Good idea. That will save you money in the long run. 4 bedroom villas are expensive


----------



## vantage (May 10, 2012)

Willow7 said:


> That's roughly what I spend back home in London! Converting it to £800 in GBP.


if you spend that on groceries in the UK, expect a hefty food bill here.
I dont think we have got near half that in the UK!


----------



## vantage (May 10, 2012)

Willow7 said:


> Thanks for all the info.......I got the annual wage wrong, it's 80-90k in GBP so we should be fine, especially if I get a job flying again as well &#55357;&#56911;


yes. Much better off!
Be wary of the school fees / nursery fees for both though.
With a 3 bed villa and school fees, and your generous grocery bill, you'll make a hefty dent in that!


----------



## Jumeirah Jim (Jan 24, 2011)

harkybella said:


> My average shop costs @600 dhs a week. I pick up some extras in spinneys but that's the average. If you do your main grocery buying in spinneys / waitrose then you can double that figure at least.
> I actually feel shopping is cheaper there than the uk esp for fresh produce.
> Good luck


spot on there

If you only shop at waitrose and insist on buying exactly the same items as you would buy in the UK then your grocery bill will be MUCH higher. 

Waitrose (and to a slightly lesser extent depending on branch Spinneys) really annoy me with their insistence that local produce/products are not good enough. If you want to pay AED6+ (£1) for one cucumber or (bell) pepper shop at Waitrose/Spinneys. If you want a bag full of local/Omani cucumbers/peppers for the same price shop at Lulu/Carrefour/most other supermarkets. 

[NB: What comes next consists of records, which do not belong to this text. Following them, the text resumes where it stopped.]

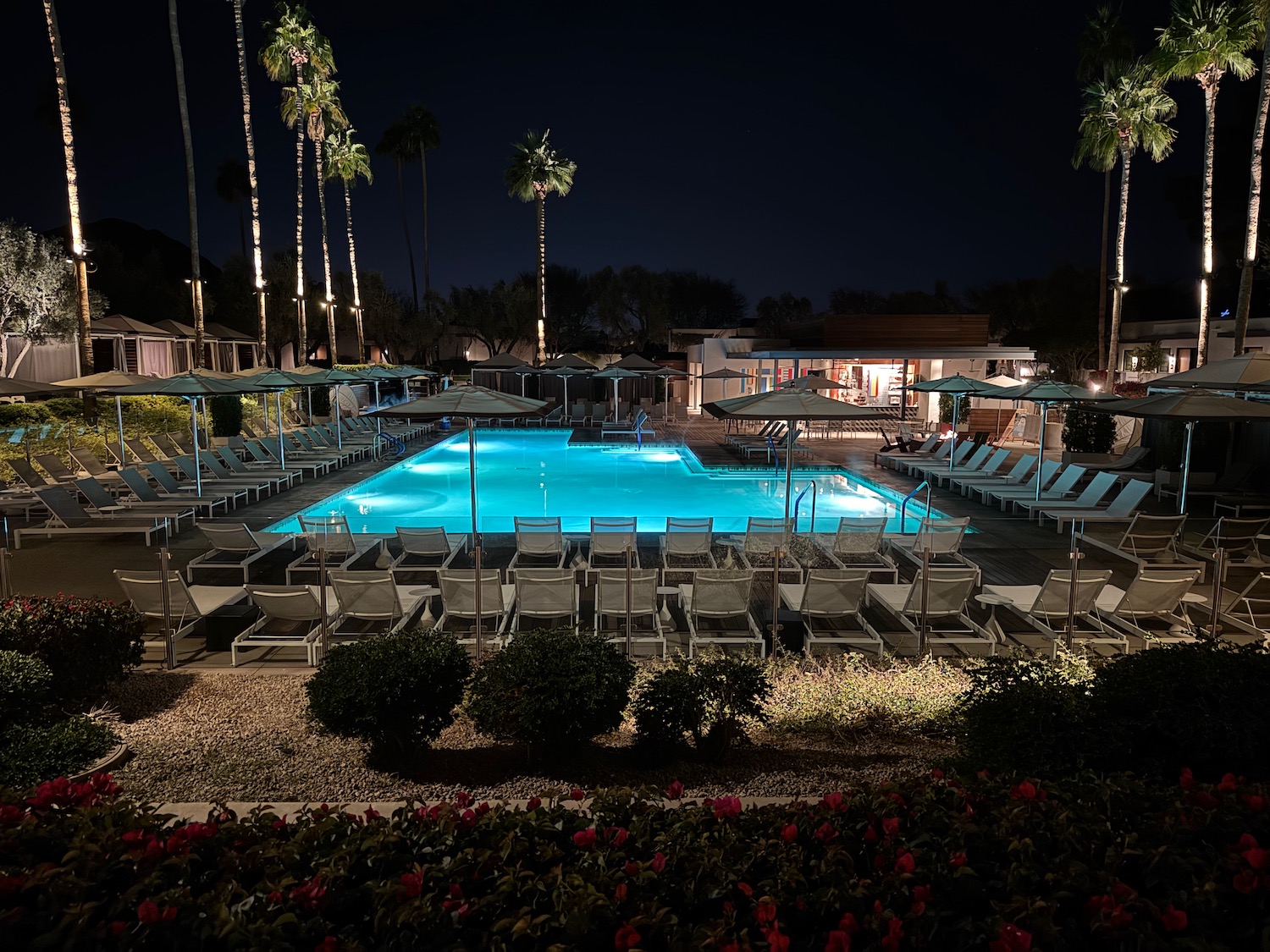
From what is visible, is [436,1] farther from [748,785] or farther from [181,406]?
[748,785]

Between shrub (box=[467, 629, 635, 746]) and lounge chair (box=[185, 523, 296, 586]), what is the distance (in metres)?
5.19

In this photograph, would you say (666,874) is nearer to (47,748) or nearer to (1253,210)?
(47,748)

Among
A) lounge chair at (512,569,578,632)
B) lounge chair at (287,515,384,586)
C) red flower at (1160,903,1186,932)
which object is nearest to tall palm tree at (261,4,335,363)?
lounge chair at (287,515,384,586)

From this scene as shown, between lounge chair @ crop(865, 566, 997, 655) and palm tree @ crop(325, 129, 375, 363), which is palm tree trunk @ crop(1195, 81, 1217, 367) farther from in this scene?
palm tree @ crop(325, 129, 375, 363)

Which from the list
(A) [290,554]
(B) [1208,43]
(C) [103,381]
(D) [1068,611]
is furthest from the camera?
(B) [1208,43]

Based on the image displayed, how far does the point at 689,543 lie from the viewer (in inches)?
371

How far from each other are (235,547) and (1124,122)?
100ft

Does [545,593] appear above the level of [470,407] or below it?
below

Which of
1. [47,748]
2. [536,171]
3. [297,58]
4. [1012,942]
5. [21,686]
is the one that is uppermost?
[297,58]

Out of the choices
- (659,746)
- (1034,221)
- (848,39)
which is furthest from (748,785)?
(1034,221)

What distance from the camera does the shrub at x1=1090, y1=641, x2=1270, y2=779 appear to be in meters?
3.60

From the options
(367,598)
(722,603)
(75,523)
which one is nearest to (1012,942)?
(722,603)

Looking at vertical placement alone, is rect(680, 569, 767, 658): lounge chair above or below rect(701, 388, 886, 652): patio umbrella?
below

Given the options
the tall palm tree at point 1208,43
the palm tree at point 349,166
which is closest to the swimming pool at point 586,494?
the tall palm tree at point 1208,43
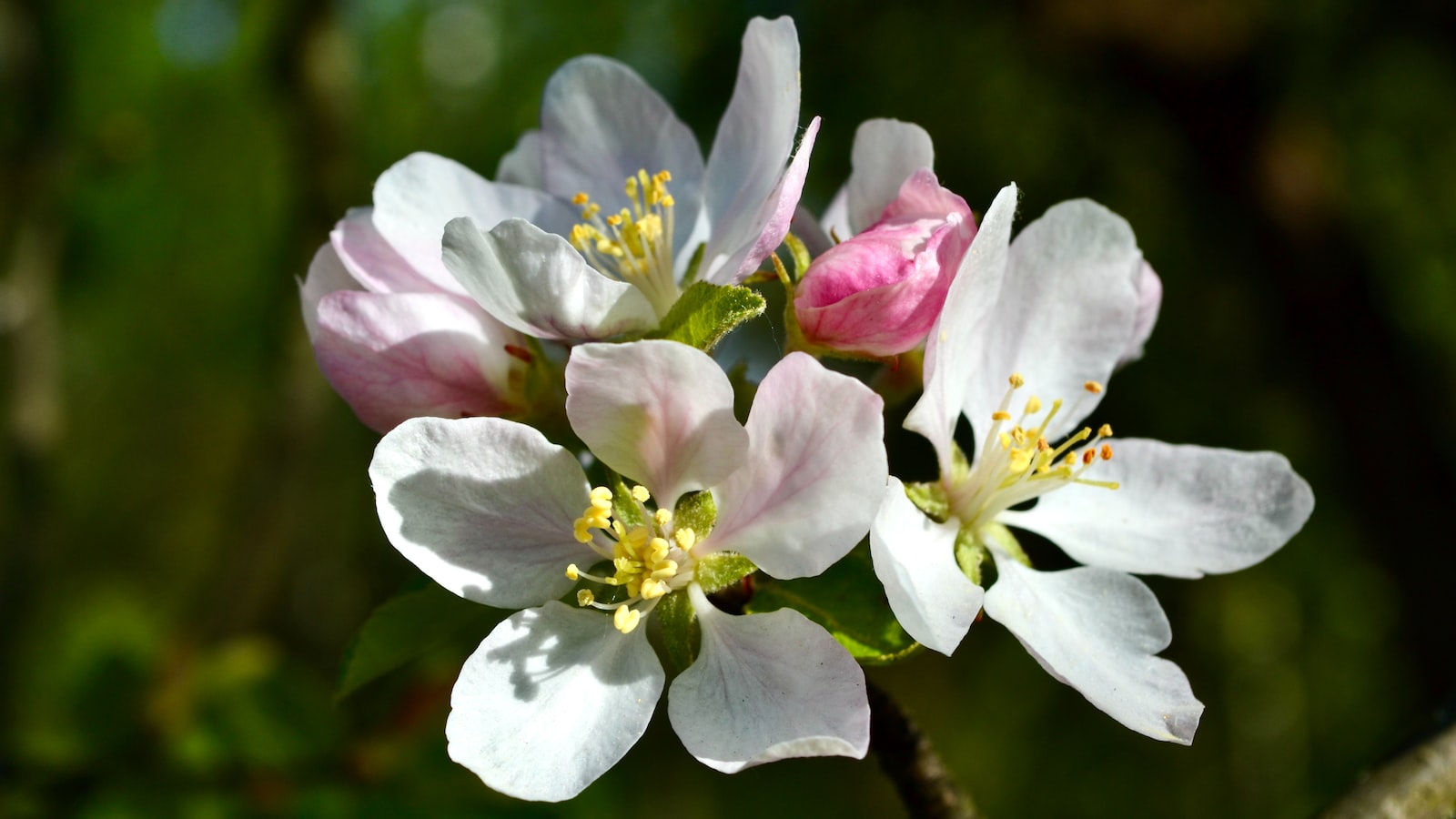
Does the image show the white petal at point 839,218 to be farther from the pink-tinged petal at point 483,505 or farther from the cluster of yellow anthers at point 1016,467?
the pink-tinged petal at point 483,505

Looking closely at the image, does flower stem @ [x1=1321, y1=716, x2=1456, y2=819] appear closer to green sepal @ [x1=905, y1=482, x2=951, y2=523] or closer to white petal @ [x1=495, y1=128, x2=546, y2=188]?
green sepal @ [x1=905, y1=482, x2=951, y2=523]

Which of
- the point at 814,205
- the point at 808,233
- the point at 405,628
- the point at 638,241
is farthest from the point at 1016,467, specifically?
the point at 814,205

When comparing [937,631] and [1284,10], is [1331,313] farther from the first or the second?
[937,631]

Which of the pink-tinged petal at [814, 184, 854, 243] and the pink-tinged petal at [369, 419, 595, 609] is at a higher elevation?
the pink-tinged petal at [814, 184, 854, 243]

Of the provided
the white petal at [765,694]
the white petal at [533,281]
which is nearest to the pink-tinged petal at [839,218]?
the white petal at [533,281]

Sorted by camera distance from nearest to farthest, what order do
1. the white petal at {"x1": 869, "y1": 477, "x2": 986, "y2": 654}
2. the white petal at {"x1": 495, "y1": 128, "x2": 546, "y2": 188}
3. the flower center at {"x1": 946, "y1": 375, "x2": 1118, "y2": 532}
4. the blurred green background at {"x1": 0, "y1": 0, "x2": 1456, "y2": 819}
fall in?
1. the white petal at {"x1": 869, "y1": 477, "x2": 986, "y2": 654}
2. the flower center at {"x1": 946, "y1": 375, "x2": 1118, "y2": 532}
3. the white petal at {"x1": 495, "y1": 128, "x2": 546, "y2": 188}
4. the blurred green background at {"x1": 0, "y1": 0, "x2": 1456, "y2": 819}

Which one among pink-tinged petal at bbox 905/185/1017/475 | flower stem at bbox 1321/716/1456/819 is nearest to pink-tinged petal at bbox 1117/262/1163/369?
pink-tinged petal at bbox 905/185/1017/475

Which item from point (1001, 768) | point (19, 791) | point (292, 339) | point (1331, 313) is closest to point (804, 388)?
point (19, 791)
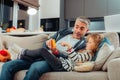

Just one example of many. 

I find most groceries here are cheaper than average, let's say Tesco, prices in the UK. This is especially so with unprocessed food. Eg steaks are incredibly cheap, far cheaper than imported (and taxed as pork) sausages. Fruit and veg also much cheaper unless you insist on fresh (imported) broccoli etc which Waitrose seem to sell by the plane load


----------



## blazeaway (Sep 28, 2011)

Jumeirah Jim said:


> spot on there If you only shop at waitrose and insist on buying exactly the same items as you would buy in the UK then your grocery bill will be MUCH higher. Waitrose (and to a slightly lesser extent depending on branch Spinneys) really annoy me with their insistence that local produce/products are not good enough. If you want to pay AED6+ (£1) for one cucumber or (bell) pepper shop at Waitrose/Spinneys. If you want a bag full of local/Omani cucumbers/peppers for the same price shop at Lulu/Carrefour/most other supermarkets. Just one example of many. I find most groceries here are cheaper than average, let's say Tesco, prices in the UK. This is especially so with unprocessed food. Eg steaks are incredibly cheap, far cheaper than imported (and taxed as pork) sausages. Fruit and veg also much cheaper unless you insist on fresh (imported) broccoli etc which Waitrose seem to sell by the plane load


Whilst I agree that some local produce is very cheap etc overall my shop here is much more expensive than the UK and I don't by the same stuff as at home


----------



## vantage (May 10, 2012)

blazeaway said:


> Whilst I agree that some local produce is very cheap etc overall my shop here is much more expensive than the UK and I don't by the same stuff as at home


I'm with Jumeirah Jim.
No more expensive than the UK if you don't want it to be.


----------



## IzzyBella (Mar 11, 2013)

Have to say, waitrose broccoli is worth its weight in gold compared to the limp local broccoli. This is mainly as one of the very little veg philyand will eat.


----------